Seven months after holding its annual ceremony virtually due to pandemic precautions, the Academic Excellence Team, part of Major League Baseball’s Compton Youth Academy, held its in-person memorial ceremony Saturday at the Compton Youth Academy. The tradition rewards student-athletes who had a GPA of 3.2 or higher.
The Compton Youth Academy provides underrepresented student-athletes a platform to play baseball and softball. Rocky Gholson, the academy’s educational coordinator, developed the AET in 2016.
“I want them all to feel above average, which is why I call it excellence,” Gholson said. “I told them, ‘Remember, you’re not just normal people. Everyone who sits in front of us today has received excellence in what you do in school.’ And we weren’t just rewarding them for their grades, but we were rewarding them for their efforts during the pandemic.”
The AET awards recognize baseball and softball players in grades 6-12 who have maintained good grades during the candidate school semester. A total of 70 students were honored at the 2022 virtual ceremony. Awards are given based on GPA and are assigned an AET Achievement Category: Athletes with a GPA of 3.2-3.49 are listed as ” Shooting Stars”, 3.5 to 3.99 GPA are “All Stars” and 4.0 or more are “Super Stars”. ”

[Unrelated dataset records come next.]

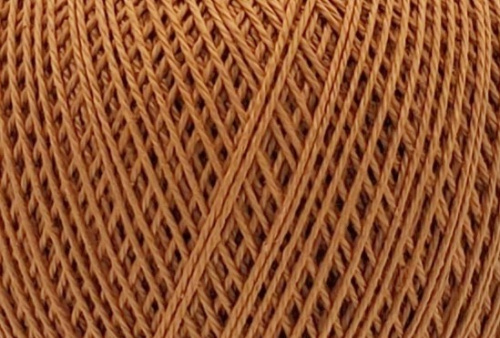 Купить пряжу ПНК.ИМ.КИРОВ Нарцисс цвет 5806 производства фабрики ПНК.ИМ.КИРОВ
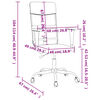 Miniatuurafbeelding van het product 9 van 9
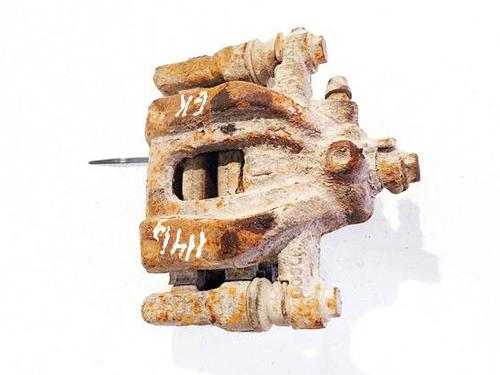 Used Left rear brake caliper Left rear brake caliper 37480717 37480717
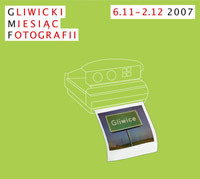 Gliwicki Miesiąc Fotografii 2007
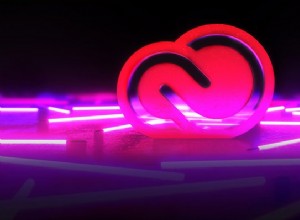 ¿Cuál es el mejor software de Adobe Photoshop para usted? 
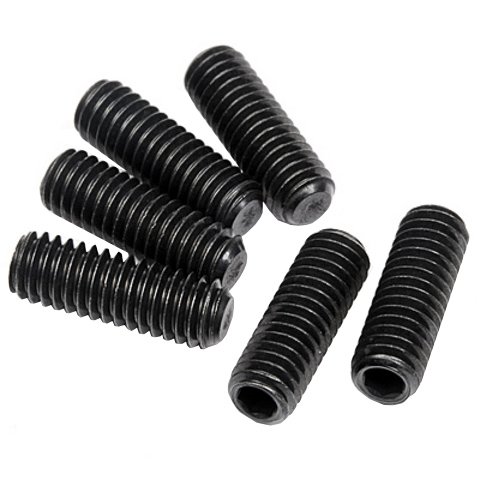 ����� �������� HPI Racing 4 x 12 �� (HPIZ726)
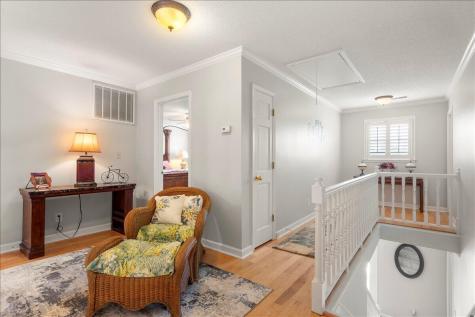 1172 Striper Drive Manning SC 29102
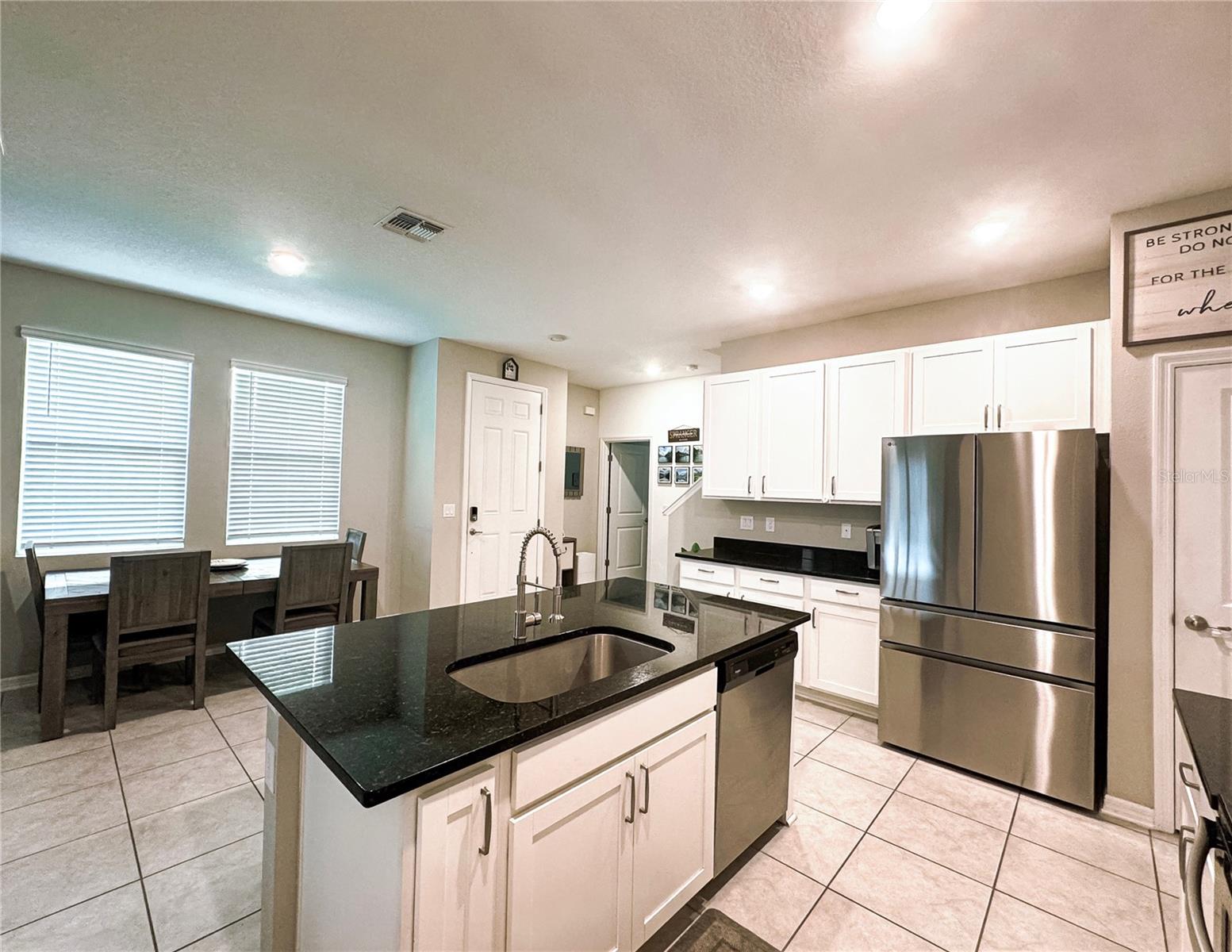 Image 7 of 38 For 11524 Woodleaf Drive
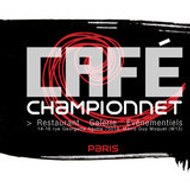 Cafe_Championnet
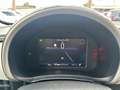 Fiat 600 LA PRIMA 1.0cc 100cv HYBRID-FULL MEDIA PACK INCL. Blu/Azzurro - thumbnail 8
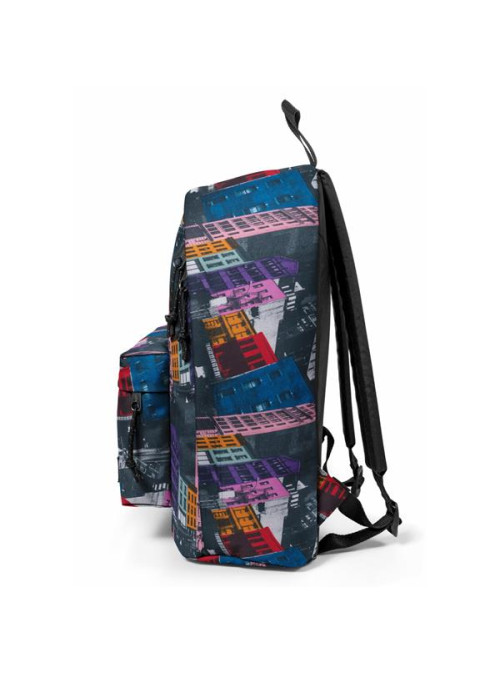 Eastpak OUT OF OFFICE EK76772Y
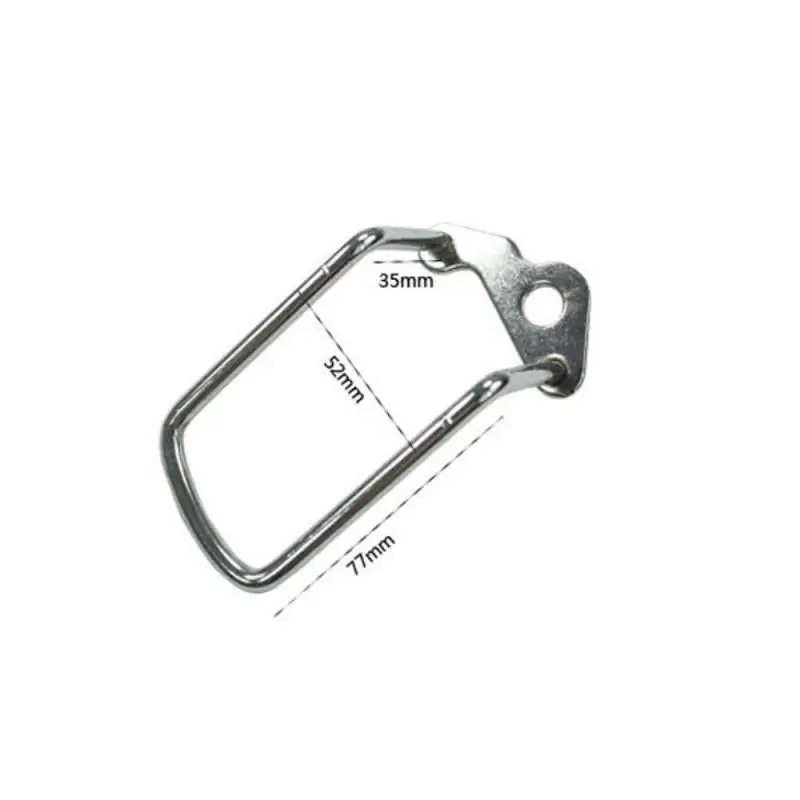 Slide image a5fe027fcc0f4d8f816bbba9afcf937a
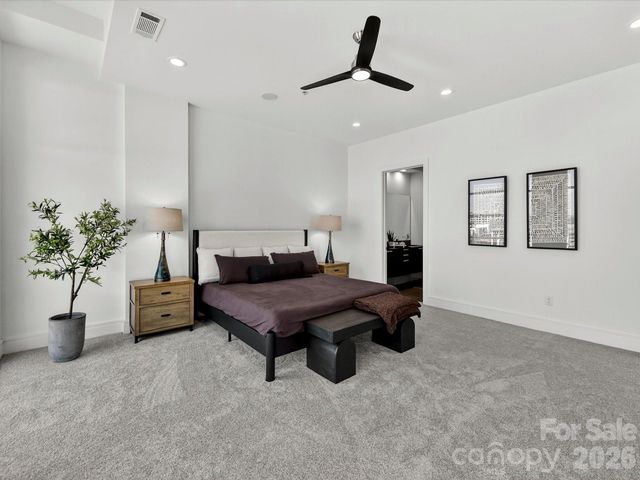 505 E 6th Street 1601, Charlotte, NC 28202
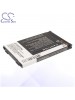 CS Battery for Motorola Sharp GX293 GX-T29 / Sharp GX31 / Sharp GX29 Battery PHO-GX32SL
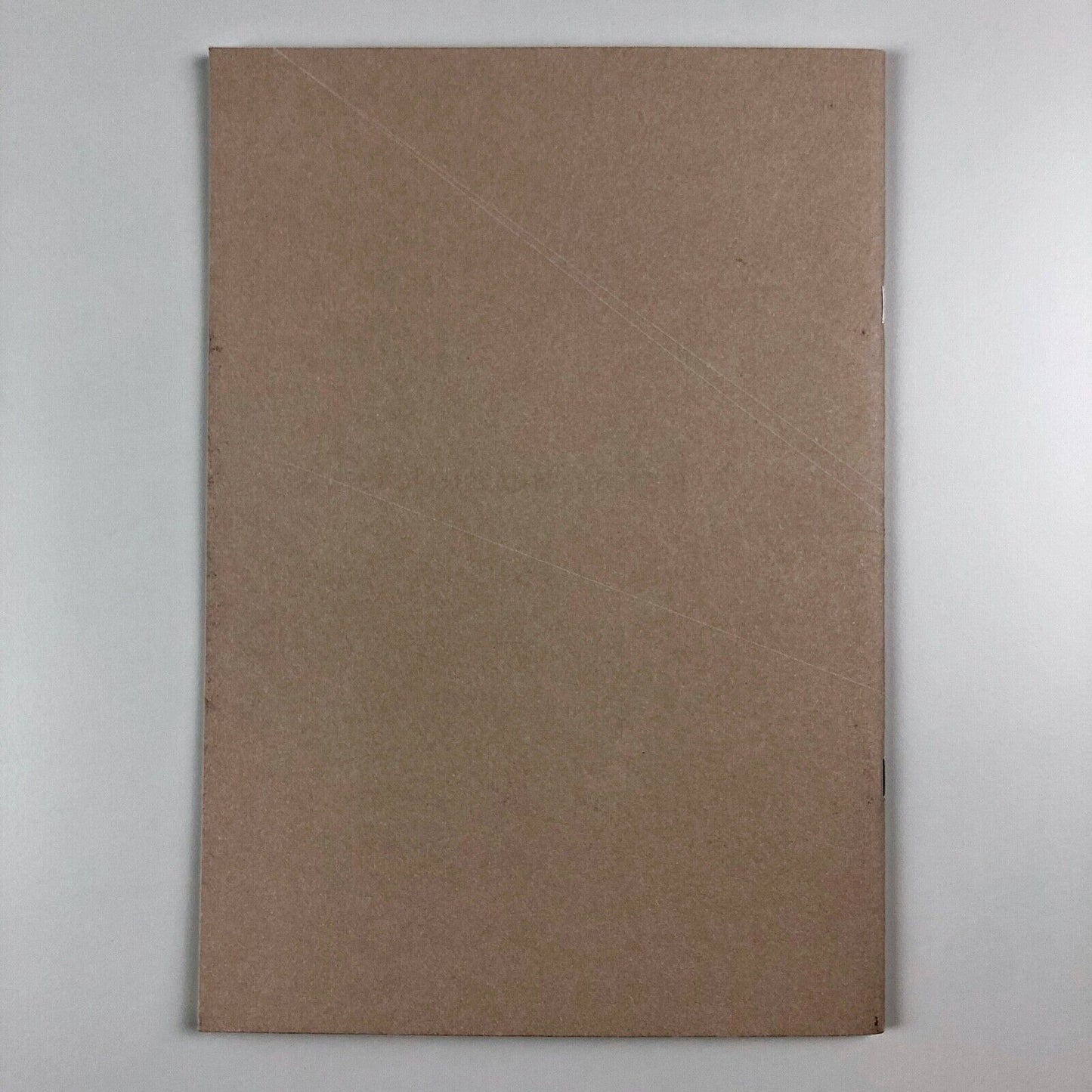 Of material concern. The 62 Group of Textile Artists | Millennium Galleries, 2004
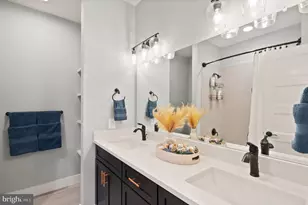 17819 Yatton Rd, Round Hill, VA 20141 - Photo 51
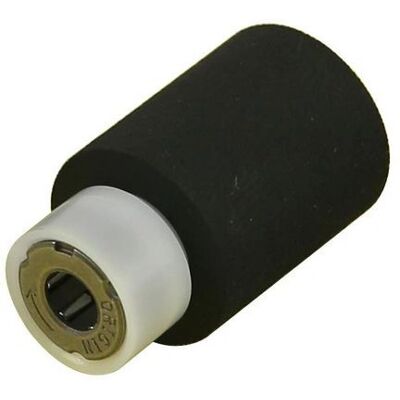 CoreParts MSP4398A Rouleau d'imprimante - Laser, compatible Kyocera - Publicité CoreParts MSP4398A Rouleau d'imprimante - Laser, compatible Kyocera - Publicité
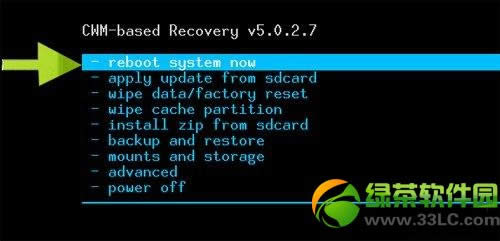 HTC T528w One SUˢĴrecovery̳1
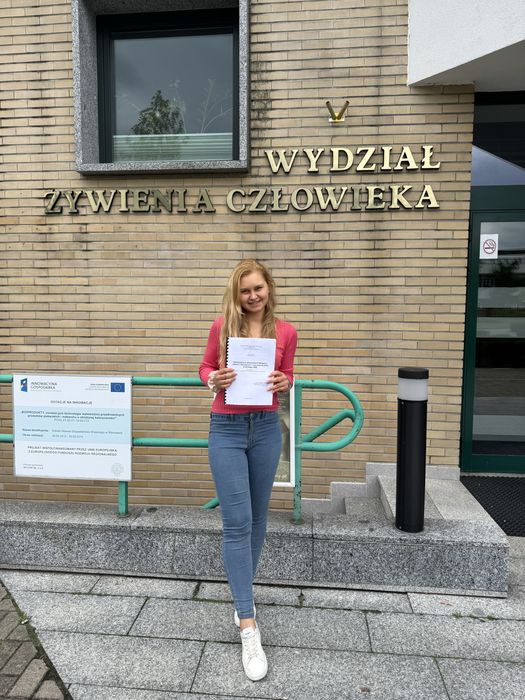Psychodietetyk odchudzanie jadłospisy redukcja wagi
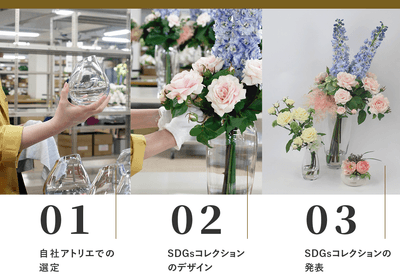 yxn8xbCWBQpDkW3mH99Q.png?w=940&h=940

Mahki Backstrom was on the program before being drafted by the Braves in 2019. Three years later, his brother Hunter Backstrom earned the same honor.
The Backstrom brothers are just one of the successful sibling stories to come out of AET, and the motivational pipeline continues for other kids from all backgrounds.
Dominic Smith, drafted by the Mets with the 11th overall pick in 2013, came through Compton Youth Academy, and Kelvin Bender, drafted by the Brewers in ’19, started with AET when the program was just getting started.
The academy offers young black athletes the opportunity to play baseball, and the excellence team teaches them the importance of education and the impact that going to university can have on their lives after the match is stopped.
“Potentially 99% of the people who were sitting in front of me on Saturday, talking about academic and athletic excellence, aren’t going to the pros, and I have to tell them that to their face,” Gholson said. “But the thing is, you can all go to college. Every single one of you. There’s a college that will take you, but you have to want it.”
The experiences of student-athletes can impact their career trajectory, whether in baseball, softball or beyond, but MLB’s youth academies and AET provide them with an opportunity that they can carry with them for the rest of their lives.
“My goal is to plant seeds that will grow one day in your life,” Gholson said. “I tell them to put this on their resume when they graduate, tell them [admissions officers or hiring personnel] that you were a member of the MLB Youth Academy and the Academic Excellence Team, and tell people about your achievement.”